What you should do ::
Once the images are set aside, return every entry exactly.

Record extracts ::
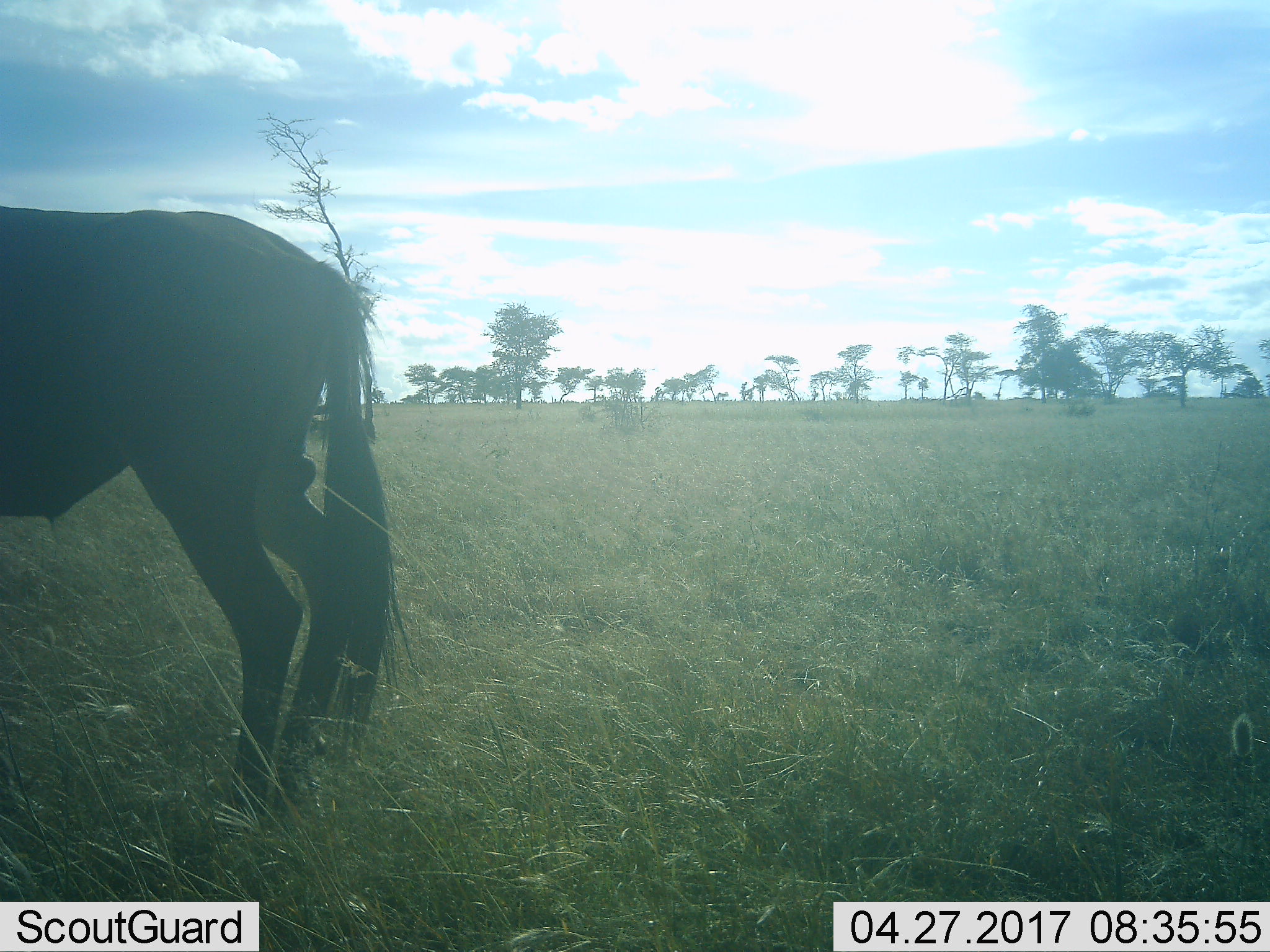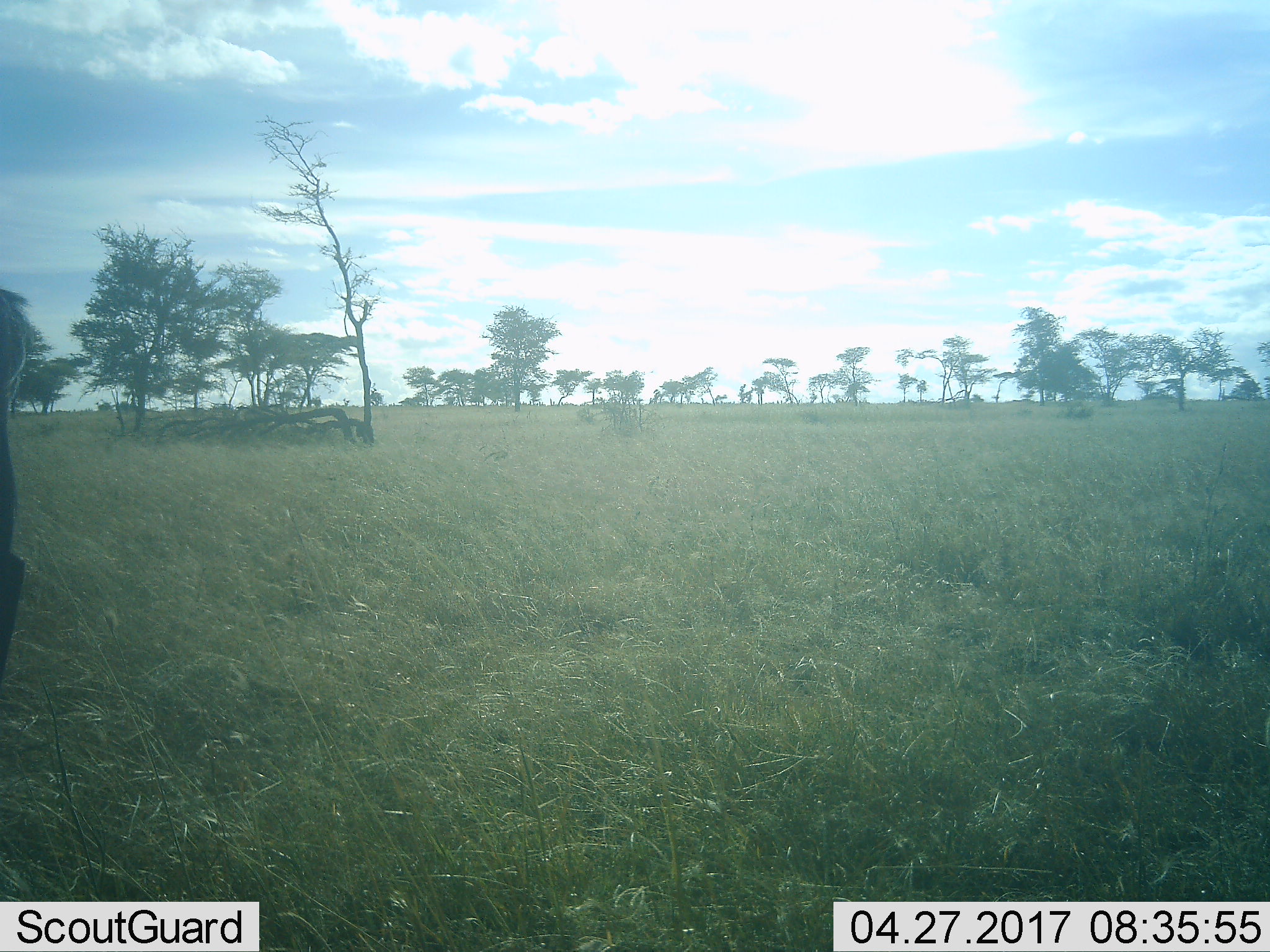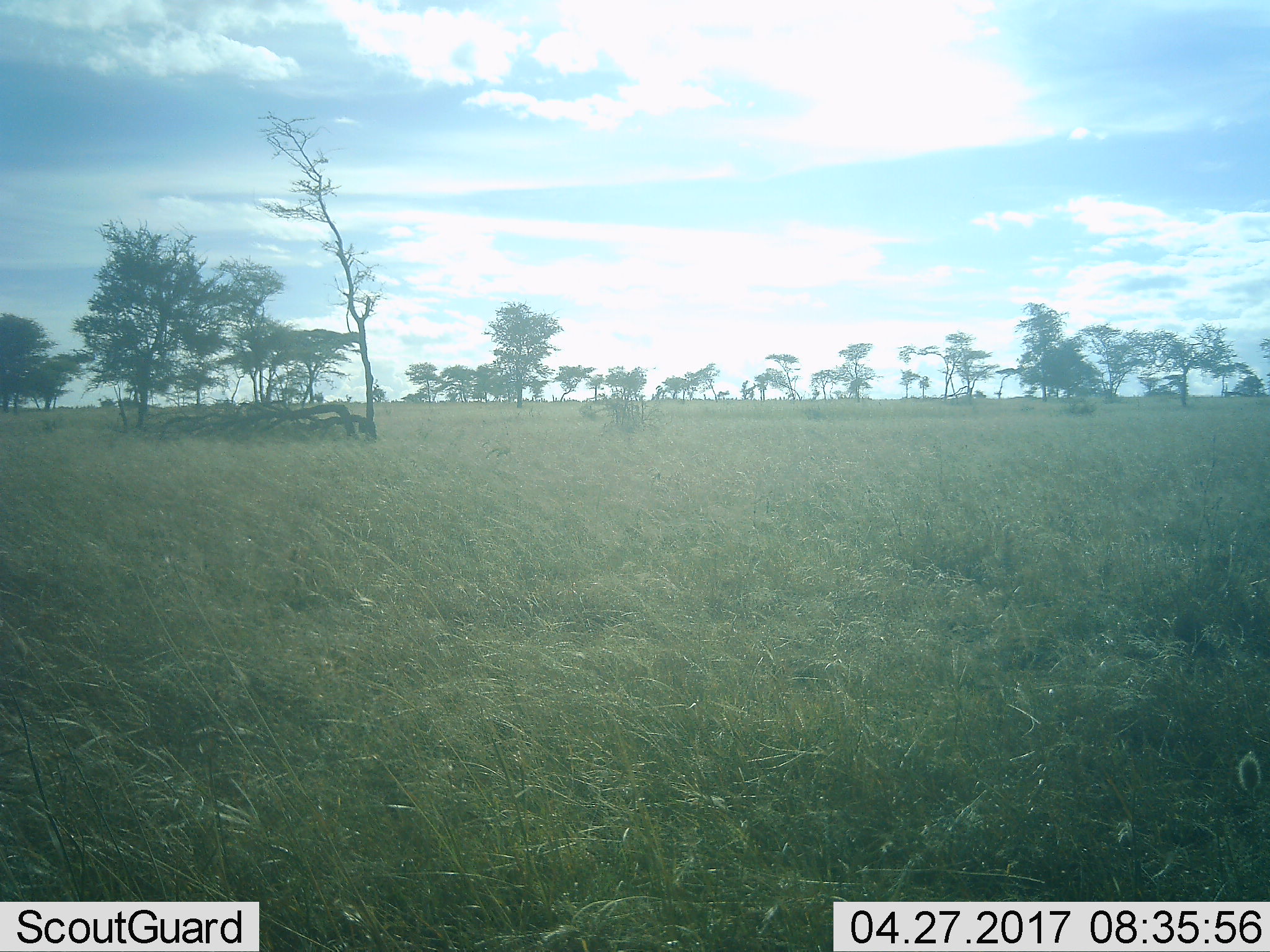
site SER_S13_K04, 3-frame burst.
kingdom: Animalia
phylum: Chordata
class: Mammalia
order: Artiodactyla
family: Bovidae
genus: Connochaetes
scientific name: Connochaetes taurinus taurinus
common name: blue wildebeest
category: wildebeestblue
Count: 1.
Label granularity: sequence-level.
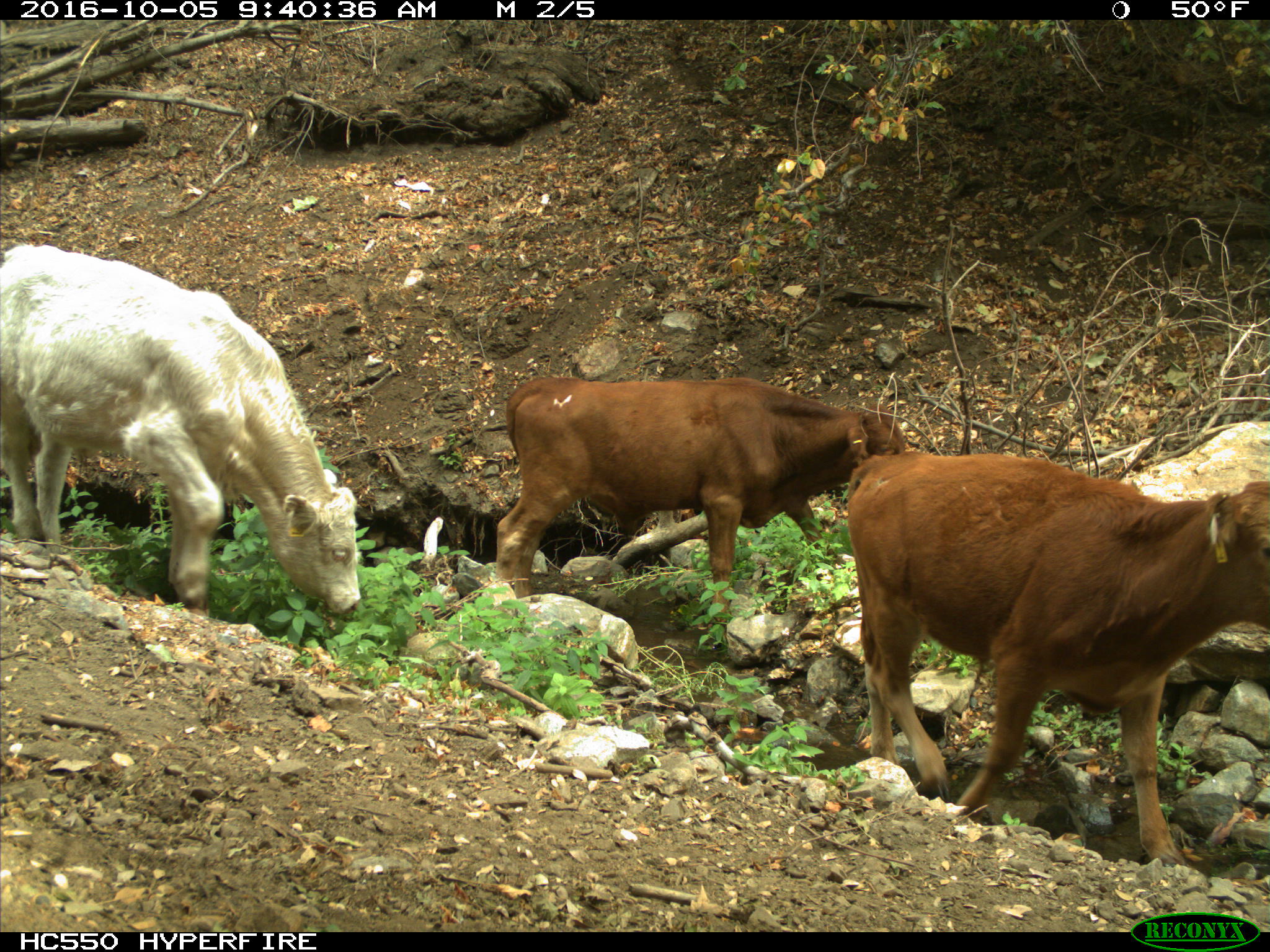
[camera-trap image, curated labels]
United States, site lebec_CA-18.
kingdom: Animalia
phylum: Chordata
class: Mammalia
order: Artiodactyla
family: Bovidae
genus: Bos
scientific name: Bos taurus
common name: domestic cow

Reply ::
site SER_S13_K04, 3-frame burst.
kingdom: Animalia
phylum: Chordata
class: Mammalia
order: Artiodactyla
family: Bovidae
genus: Connochaetes
scientific name: Connochaetes taurinus taurinus
common name: blue wildebeest
category: wildebeestblue
Count: 1.
Label granularity: sequence-level.
[camera-trap image, curated labels]
United States, site lebec_CA-18.
kingdom: Animalia
phylum: Chordata
class: Mammalia
order: Artiodactyla
family: Bovidae
genus: Bos
scientific name: Bos taurus
common name: domestic cow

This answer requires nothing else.